We do not overlook this court's recent decision in Rodriguez v. State, 433 So.2d 1273 (Fla. 3d DCA 1983). There the court, reversing the defendant's conviction, held that "the State's presentation of the testimony of a member of its office to give an expert opinion as to whether the alibi witness could be prosecuted constituted error." 433 So.2d at 1275. Since, as we have said, it is clear that in the absence of prejudice to the defendant, a prosecutor's violation of the Code of Professional Responsibility is not a ground for reversal, see State v. Murray, 443 So.2d 955, Rodriguez can only be read to mean that the testimony presented was inadmissible and prejudicial to the defendant without regard to whether it was presented by a member of the State Attorney's office or a person appointed in the stead of the State Attorney. Therefore, the ensuing discussion in Rodriguez concerning the impropriety of the prosecuting attorney calling a member of his own *1053 office as a witness is dicta which we are free to disregard.[4]

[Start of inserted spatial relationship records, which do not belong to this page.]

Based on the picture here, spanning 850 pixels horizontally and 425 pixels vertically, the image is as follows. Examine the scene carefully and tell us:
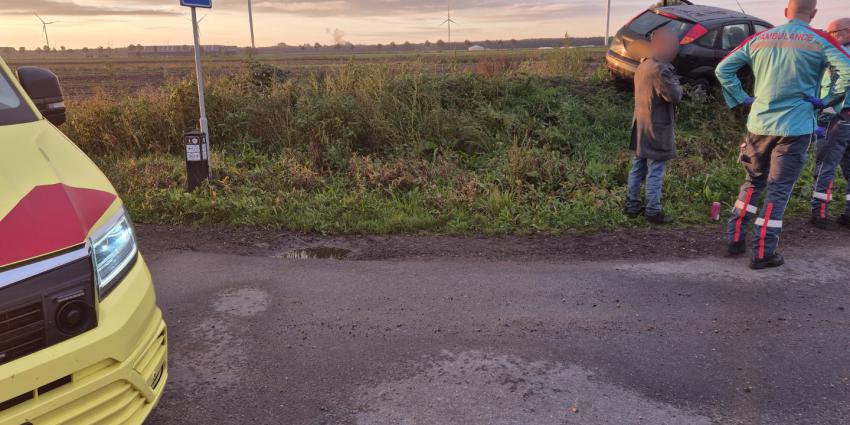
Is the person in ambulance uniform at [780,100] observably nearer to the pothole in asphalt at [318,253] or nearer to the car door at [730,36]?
the pothole in asphalt at [318,253]

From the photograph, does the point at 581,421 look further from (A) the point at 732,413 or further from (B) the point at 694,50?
(B) the point at 694,50

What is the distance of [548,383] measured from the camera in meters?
3.17

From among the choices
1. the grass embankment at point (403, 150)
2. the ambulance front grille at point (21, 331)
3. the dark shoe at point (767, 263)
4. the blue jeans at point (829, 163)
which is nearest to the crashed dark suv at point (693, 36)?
the grass embankment at point (403, 150)

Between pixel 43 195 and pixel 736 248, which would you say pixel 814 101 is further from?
pixel 43 195

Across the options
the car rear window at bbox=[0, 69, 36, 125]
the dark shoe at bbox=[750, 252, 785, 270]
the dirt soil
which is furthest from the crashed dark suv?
the car rear window at bbox=[0, 69, 36, 125]

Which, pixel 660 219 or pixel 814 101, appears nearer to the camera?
pixel 814 101

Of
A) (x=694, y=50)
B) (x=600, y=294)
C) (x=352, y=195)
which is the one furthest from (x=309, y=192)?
(x=694, y=50)

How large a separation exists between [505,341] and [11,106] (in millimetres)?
3012

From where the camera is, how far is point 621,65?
10.7m

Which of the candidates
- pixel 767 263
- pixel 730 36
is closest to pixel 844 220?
pixel 767 263

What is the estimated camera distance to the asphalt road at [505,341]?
9.73 ft

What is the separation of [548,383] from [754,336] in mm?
1518

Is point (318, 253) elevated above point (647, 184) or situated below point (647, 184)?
below

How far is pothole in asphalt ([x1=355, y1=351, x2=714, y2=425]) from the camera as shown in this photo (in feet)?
9.39
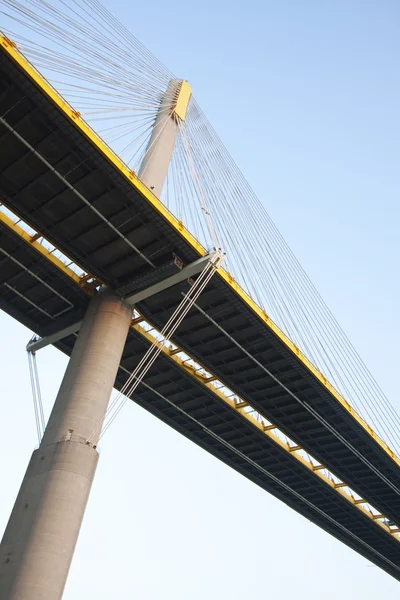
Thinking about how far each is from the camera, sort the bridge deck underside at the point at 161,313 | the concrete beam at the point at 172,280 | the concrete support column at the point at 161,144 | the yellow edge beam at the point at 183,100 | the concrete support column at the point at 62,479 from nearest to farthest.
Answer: the concrete support column at the point at 62,479 → the bridge deck underside at the point at 161,313 → the concrete beam at the point at 172,280 → the concrete support column at the point at 161,144 → the yellow edge beam at the point at 183,100

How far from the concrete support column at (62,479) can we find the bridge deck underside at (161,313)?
4138 millimetres

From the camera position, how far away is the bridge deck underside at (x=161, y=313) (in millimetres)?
24609

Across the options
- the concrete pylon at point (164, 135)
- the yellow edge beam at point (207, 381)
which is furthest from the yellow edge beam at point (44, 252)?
the concrete pylon at point (164, 135)

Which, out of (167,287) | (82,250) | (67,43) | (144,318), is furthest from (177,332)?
(67,43)

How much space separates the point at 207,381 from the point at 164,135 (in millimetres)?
16667

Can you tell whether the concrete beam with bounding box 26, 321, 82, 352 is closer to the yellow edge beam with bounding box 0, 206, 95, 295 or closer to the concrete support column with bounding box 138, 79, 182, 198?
the yellow edge beam with bounding box 0, 206, 95, 295

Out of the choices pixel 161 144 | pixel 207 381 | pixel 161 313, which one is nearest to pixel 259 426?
pixel 207 381

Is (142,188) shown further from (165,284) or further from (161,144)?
(161,144)

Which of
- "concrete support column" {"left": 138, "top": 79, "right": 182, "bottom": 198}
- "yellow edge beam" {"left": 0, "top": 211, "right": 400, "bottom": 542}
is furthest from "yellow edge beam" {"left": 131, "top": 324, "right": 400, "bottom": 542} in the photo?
"concrete support column" {"left": 138, "top": 79, "right": 182, "bottom": 198}

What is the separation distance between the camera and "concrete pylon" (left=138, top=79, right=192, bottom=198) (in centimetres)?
3172

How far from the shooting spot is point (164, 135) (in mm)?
33938

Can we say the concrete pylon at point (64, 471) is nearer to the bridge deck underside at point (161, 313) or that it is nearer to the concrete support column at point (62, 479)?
the concrete support column at point (62, 479)

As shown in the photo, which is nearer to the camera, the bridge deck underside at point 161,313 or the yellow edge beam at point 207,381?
the bridge deck underside at point 161,313

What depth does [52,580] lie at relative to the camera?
827 inches
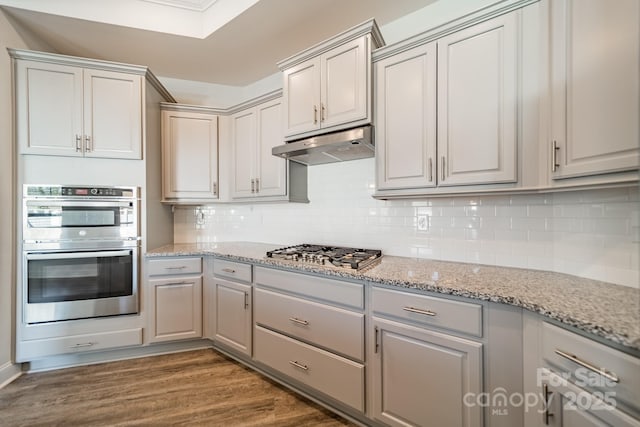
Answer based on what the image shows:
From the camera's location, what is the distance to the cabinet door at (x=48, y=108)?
206 cm

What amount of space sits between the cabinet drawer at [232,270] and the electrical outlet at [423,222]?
134cm

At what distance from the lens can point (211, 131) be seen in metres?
2.81

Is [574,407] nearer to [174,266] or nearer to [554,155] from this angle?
[554,155]

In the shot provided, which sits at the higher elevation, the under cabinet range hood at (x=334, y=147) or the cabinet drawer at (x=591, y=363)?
the under cabinet range hood at (x=334, y=147)

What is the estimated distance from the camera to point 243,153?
2.70 metres

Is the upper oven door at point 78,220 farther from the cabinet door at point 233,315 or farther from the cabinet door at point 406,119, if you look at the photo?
the cabinet door at point 406,119

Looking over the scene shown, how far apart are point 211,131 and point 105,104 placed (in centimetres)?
87

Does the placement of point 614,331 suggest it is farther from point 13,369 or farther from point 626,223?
point 13,369

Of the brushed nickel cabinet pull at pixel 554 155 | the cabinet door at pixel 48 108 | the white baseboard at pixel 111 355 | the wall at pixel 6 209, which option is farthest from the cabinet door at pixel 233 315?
the brushed nickel cabinet pull at pixel 554 155

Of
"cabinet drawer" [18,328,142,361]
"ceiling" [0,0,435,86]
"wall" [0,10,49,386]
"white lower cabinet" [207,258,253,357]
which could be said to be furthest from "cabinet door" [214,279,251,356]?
"ceiling" [0,0,435,86]

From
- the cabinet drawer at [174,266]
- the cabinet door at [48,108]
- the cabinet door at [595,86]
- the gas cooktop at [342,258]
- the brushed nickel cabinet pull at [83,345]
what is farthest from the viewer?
the cabinet drawer at [174,266]

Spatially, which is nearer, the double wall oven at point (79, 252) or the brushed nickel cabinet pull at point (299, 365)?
the brushed nickel cabinet pull at point (299, 365)

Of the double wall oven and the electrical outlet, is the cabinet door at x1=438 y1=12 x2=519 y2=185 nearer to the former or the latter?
the electrical outlet

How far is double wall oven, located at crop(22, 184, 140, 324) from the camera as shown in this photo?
210 cm
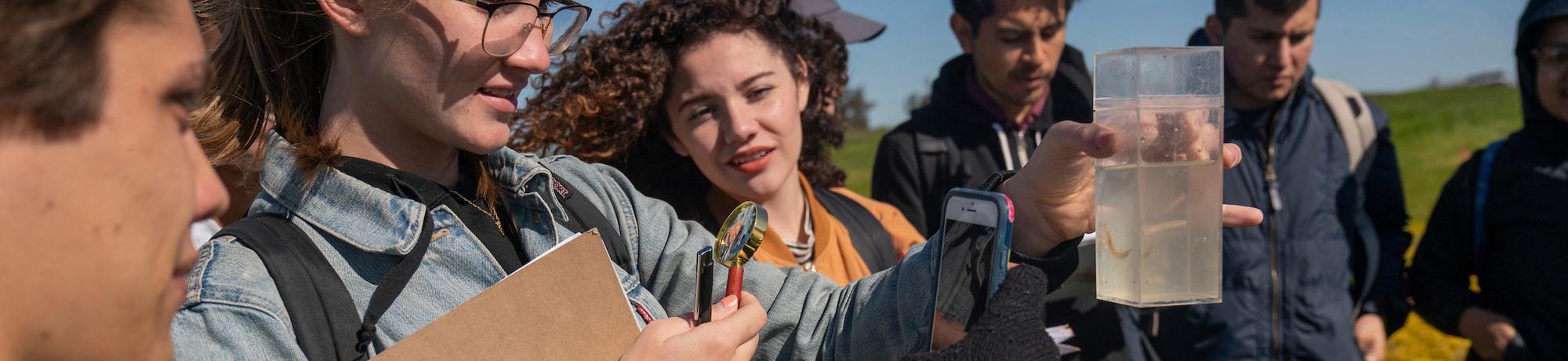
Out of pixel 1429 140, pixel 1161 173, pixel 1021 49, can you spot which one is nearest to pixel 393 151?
pixel 1161 173

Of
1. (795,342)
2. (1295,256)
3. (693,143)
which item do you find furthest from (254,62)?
(1295,256)

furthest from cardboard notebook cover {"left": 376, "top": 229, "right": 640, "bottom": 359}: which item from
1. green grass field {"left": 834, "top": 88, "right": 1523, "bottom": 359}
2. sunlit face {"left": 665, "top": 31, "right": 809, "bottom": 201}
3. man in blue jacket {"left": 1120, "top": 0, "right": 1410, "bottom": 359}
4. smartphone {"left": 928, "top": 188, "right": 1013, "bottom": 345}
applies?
green grass field {"left": 834, "top": 88, "right": 1523, "bottom": 359}

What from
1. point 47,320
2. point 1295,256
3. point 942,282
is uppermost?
point 47,320

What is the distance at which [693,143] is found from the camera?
337 centimetres

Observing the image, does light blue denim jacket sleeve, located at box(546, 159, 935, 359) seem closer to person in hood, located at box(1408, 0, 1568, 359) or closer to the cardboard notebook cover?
the cardboard notebook cover

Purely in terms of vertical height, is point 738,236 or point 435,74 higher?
point 435,74

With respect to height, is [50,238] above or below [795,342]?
above

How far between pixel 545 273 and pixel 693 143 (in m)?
1.65

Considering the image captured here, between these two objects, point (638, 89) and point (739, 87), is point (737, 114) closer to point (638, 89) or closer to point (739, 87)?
point (739, 87)

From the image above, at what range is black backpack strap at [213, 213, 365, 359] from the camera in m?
1.64

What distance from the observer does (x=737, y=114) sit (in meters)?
3.29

Second, we perceive no violation of the Code of Professional Responsibility when an Assistant State Attorney appears as a witness for the State in a case being prosecuted by another member of the State Attorney's office.

Concededly, the Code of Professional Responsibility mandates that "[a] lawyer shall not accept employment in contemplated or pending litigation if he knows or it is obvious that ... a lawyer in his firm ought to be called as a witness." Fla.Bar Code Prof.Resp. D.R. 5-101(B). The Code provides that, under like circumstances, the lawyer's law firm shall not continue with the representation. Fla.Bar Code Prof. Resp.D.R. 5-102(A).[5]

In our view, the State Attorney's office is not a law firm, and an Assistant State Attorney is not a lawyer in the firm for the purposes of D.R. 5-101(B) and D.R. 5-102(A). These sections, as do other sections in the Code of Professional Responsibility, clearly indicate that these expressions were intended to refer to law firms undertaking employment for remuneration and to the attorneys in such firms. For example, D.R.